In general feedback terms “well managed and orchestrated” is what you want to hear. It means there were no car parking issues and the loos were pretty clean.
“Well attended” in Cereals parlance usually reflects inclement overhead conditions. It means farmers can turn up because they are not busy spraying.
And “a good day out” would suggest a free entrance ticket, a good collection of freebies and a decent bacon roll from the accountant at lunchtime.
What I didn’t hear…
What I didn’t hear, however, were comments such as thought provoking, challenging or eye-opening.
This would have been the feedback that would make me feel as though I was missing something.
When the Royal Show was in decline, most said that it was suffering from too broad an offering – trying to be all things to all farmers, across all sectors, and not a specialist in any of them.

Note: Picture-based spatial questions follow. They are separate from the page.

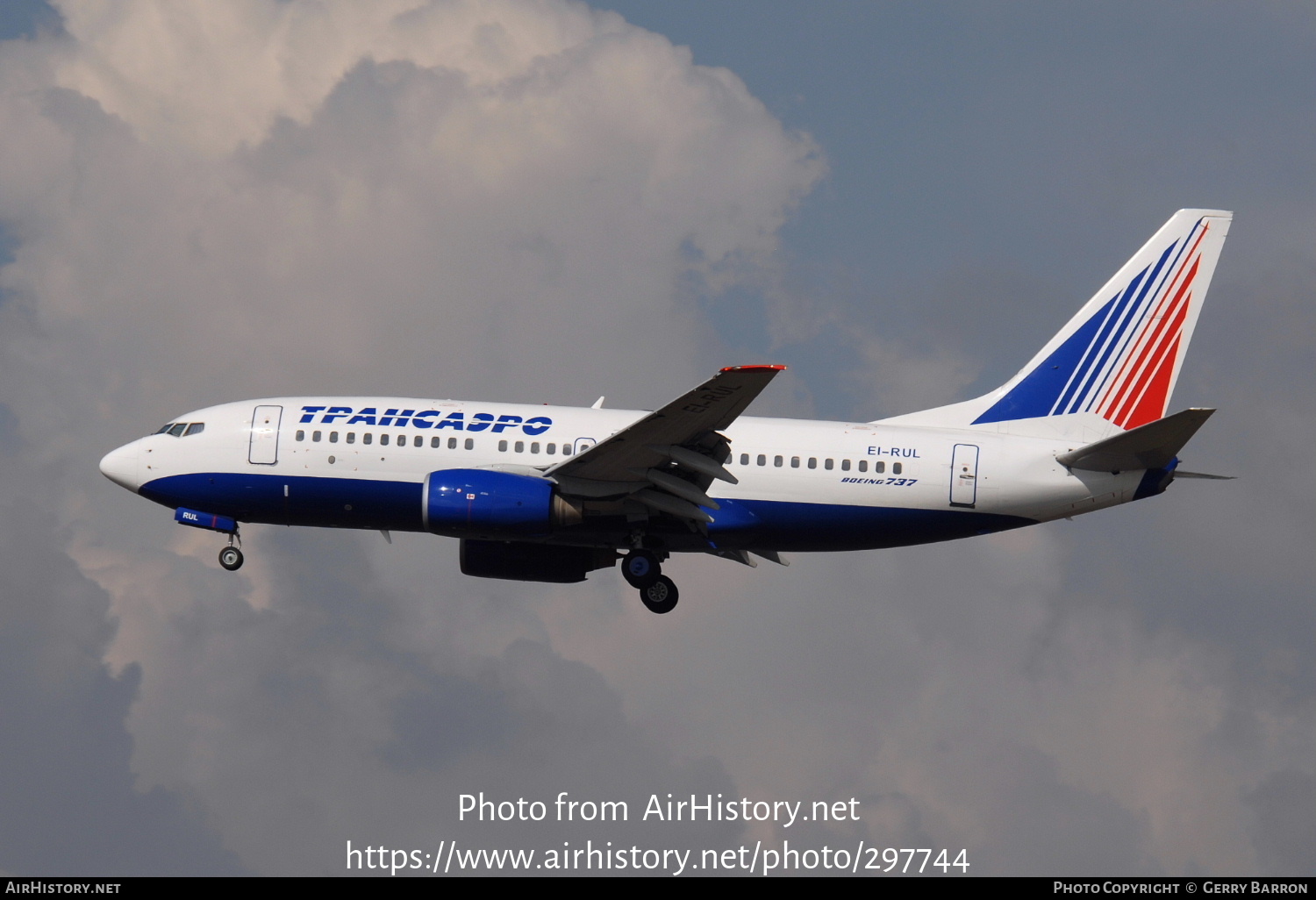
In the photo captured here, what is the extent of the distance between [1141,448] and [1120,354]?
18.5ft

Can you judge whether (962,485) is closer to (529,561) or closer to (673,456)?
(673,456)

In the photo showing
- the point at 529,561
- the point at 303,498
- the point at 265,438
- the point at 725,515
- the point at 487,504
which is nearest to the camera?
the point at 487,504

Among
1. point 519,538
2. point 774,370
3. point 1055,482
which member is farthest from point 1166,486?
point 519,538

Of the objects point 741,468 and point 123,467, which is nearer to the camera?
point 741,468

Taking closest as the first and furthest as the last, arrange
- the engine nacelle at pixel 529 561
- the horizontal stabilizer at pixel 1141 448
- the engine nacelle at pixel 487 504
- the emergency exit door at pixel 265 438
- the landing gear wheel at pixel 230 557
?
1. the horizontal stabilizer at pixel 1141 448
2. the engine nacelle at pixel 487 504
3. the emergency exit door at pixel 265 438
4. the landing gear wheel at pixel 230 557
5. the engine nacelle at pixel 529 561

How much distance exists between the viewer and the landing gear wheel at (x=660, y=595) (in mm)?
41281

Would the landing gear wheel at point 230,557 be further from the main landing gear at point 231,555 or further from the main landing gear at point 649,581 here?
the main landing gear at point 649,581

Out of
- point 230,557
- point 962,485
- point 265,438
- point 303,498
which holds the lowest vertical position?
point 230,557

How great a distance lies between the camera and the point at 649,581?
41156 mm

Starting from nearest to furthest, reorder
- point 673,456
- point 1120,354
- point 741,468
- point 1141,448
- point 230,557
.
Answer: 1. point 673,456
2. point 1141,448
3. point 741,468
4. point 230,557
5. point 1120,354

Has our world become so fast, connected and digitally plugged-in that people no longer attend Cereals expecting to find out something new? They attend to compare and contrast. To see in the flesh what they have already read or viewed online. And, of course, to socialise.
Rarely are there such things as an exclusive or a never-seen-before that draws people to event such as Cereals.
In the retail world, people’s habits are such that they will often view new designs in shops and buy online. In the arable world, we view online, touch and kick at Cereals and cogitate in the car on the way home.
The event doesn’t need to promote seismic change as long as everyone who attends is happy. But are they?
For many exhibitors and visitors, the benefits of Cereals are slightly intangible. So the organiser, Haymarket, needs to be very aware of its pricing. In my micro-survey, all commented that they thought it too dear.
If the cost of having a stand deters exhibitors from attending, the competitive disadvantage of not being on display will quickly disappear and others will follow.
Similarly, the event must be affordable for everyone involved in the arable sector, from students to chief execs.
If it loses its “must-attend” status as the marquee event in the arable farming calendar, the business model collapses. Exhibitors and punters depend on one another. If one stops going, the other will follow.
It would be a travesty if Cereals went the way of the Royal Show and Smithfield. Priced correctly, I am sure it has a bright future.